X = preprocessor.fit_transform(X)  # Now X is transformed after alignment

# Split data
X_train, X_test, y_train, y_test = train_test_split(X, y, test_size=0.2, random_state=42)


# 1. Linear Regression
linear_reg = LinearRegression()
linear_reg.fit(X_train, y_train)
y_pred_linear = linear_reg.predict(X_test)

mse_linear = mean_squared_error(y_test, y_pred_linear)
r2_linear = r2_score(y_test, y_pred_linear)

print("Linear Regression:")
print(f"Mean Squared Error: {mse_linear}")
print(f"R-squared: {r2_linear}")

Linear Regression:
Mean Squared Error: 0.03160021873596134
R-squared: 0.9971478548857413


In [11]:
# 2. Decision Tree Regression
tree_reg = DecisionTreeRegressor(random_state=42) # Add random_state for reproducibility
tree_reg.fit(X_train, y_train)
y_pred_tree = tree_reg.predict(X_test)

# Before calculating the error, handle NaN values in y_test and y_pred_tree
y_test_no_nan = y_test.dropna()  # Remove rows with NaN in y_test
y_pred_tree_no_nan = y_pred_tree[y_test.notna()]  # Keep predictions corresponding to non-NaN y_test values

mse_tree = mean_squared_error(y_test_no_nan, y_pred_tree_no_nan)  # Calculate MSE using non-NaN values
r2_tree = r2_score(y_test_no_nan, y_pred_tree_no_nan)  # Calculate R-squared using non-NaN values

print("\nDecision Tree Regression:")
print(f"Mean Squared Error: {mse_tree}")
print(f"R-squared: {r2_tree}")


Decision Tree Regression:
Mean Squared Error: 0.1947424818046452
R-squared: 0.9824231021101876


In [12]:
# 3. Random Forest Regression
forest_reg = RandomForestRegressor(random_state=42, n_estimators=100) # Increased n_estimators
forest_reg.fit(X_train, y_train)
y_pred_forest = forest_reg.predict(X_test)

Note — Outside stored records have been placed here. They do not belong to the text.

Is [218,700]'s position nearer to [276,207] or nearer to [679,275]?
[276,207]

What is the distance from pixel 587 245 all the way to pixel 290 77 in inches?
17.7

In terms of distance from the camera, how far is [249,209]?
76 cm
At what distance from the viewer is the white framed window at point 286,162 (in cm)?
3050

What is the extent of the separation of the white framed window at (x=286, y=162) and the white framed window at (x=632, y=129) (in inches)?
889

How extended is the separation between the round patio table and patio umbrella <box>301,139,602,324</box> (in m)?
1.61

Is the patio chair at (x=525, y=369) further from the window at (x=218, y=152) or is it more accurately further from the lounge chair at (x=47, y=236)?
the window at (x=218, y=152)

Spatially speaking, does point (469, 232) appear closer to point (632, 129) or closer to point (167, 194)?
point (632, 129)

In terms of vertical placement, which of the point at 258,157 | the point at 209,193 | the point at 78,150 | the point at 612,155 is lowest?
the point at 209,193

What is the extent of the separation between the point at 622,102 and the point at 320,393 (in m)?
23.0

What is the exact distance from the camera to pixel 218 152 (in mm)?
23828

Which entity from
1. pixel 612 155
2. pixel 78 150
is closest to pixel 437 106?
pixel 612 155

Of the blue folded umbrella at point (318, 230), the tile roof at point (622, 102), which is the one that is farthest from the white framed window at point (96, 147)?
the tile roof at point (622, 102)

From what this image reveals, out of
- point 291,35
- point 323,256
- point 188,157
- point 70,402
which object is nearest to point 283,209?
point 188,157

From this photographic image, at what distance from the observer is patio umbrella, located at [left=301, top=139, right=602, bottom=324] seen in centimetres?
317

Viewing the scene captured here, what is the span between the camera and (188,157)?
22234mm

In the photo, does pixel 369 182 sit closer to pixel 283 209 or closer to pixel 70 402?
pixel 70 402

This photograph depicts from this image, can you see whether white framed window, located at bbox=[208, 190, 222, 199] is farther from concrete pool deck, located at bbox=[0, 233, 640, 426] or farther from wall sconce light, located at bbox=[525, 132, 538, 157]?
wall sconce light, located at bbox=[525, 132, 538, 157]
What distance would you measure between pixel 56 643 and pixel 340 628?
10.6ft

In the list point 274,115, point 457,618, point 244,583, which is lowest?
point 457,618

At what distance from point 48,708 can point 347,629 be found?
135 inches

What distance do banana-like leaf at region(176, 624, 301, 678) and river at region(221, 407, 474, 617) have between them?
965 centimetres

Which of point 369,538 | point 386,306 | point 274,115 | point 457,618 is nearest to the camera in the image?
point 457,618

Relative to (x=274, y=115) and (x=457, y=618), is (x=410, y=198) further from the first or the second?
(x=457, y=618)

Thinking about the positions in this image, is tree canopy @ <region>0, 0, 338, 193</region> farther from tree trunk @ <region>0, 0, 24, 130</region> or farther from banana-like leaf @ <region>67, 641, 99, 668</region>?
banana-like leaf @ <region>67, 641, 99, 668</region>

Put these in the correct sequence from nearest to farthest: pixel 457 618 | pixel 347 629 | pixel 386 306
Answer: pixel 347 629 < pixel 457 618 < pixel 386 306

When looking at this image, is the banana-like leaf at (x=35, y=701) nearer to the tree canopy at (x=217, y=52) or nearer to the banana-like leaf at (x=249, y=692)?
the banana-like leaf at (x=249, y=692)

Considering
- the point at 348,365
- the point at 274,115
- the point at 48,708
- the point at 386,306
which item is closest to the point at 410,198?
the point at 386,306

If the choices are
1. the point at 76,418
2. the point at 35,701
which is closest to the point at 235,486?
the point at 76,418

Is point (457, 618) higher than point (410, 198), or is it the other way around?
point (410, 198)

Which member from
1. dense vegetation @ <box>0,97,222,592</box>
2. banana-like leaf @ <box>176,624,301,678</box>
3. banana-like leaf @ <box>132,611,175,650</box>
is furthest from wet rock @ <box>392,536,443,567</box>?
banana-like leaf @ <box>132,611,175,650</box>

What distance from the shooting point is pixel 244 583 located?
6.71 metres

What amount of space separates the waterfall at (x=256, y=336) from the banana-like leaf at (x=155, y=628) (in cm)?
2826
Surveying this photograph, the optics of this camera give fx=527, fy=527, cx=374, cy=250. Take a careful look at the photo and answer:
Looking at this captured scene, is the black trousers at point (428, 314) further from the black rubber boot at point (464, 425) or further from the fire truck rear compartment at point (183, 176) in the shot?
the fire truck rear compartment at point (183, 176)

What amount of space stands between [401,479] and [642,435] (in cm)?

# Before calculating the error, handle NaN values in y_test
y_test_no_nan = y_test.dropna()  # Remove rows with NaN in y_test
y_pred_forest_no_nan = y_pred_forest[y_test.notna()]  # Keep predictions corresponding to non-NaN y_test values

# Calculate MSE and R-squared using non-NaN values
mse_forest = mean_squared_error(y_test_no_nan, y_pred_forest_no_nan)
r2_forest = r2_score(y_test_no_nan, y_pred_forest_no_nan)

print("\nRandom Forest Regression:")
print(f"Mean Squared Error: {mse_forest}")
print(f"R-squared: {r2_forest}")


Random Forest Regression:
Mean Squared Error: 0.13207860810754396
R-squared: 0.9880789636312446


I feel the Linear Regression model is the best model to use based on the lower Mean Squared Error.